*Your objective*: Output this material as a two-column CSV with the headers "question" and "answer", one row per item. Put each text and its answer in a single quoted field, replacing any line breaks with spaces.

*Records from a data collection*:
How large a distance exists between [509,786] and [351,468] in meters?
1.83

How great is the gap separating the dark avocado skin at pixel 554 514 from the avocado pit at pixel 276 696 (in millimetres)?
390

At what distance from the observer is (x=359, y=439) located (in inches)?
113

*Final result*:
question,answer
"How large a distance exists between [509,786] and [351,468] in meters?","1.83"
"How great is the gap separating the dark avocado skin at pixel 554 514 from the avocado pit at pixel 276 696 (in millimetres)?","390"
"At what distance from the observer is (x=359, y=439) located (in inches)?","113"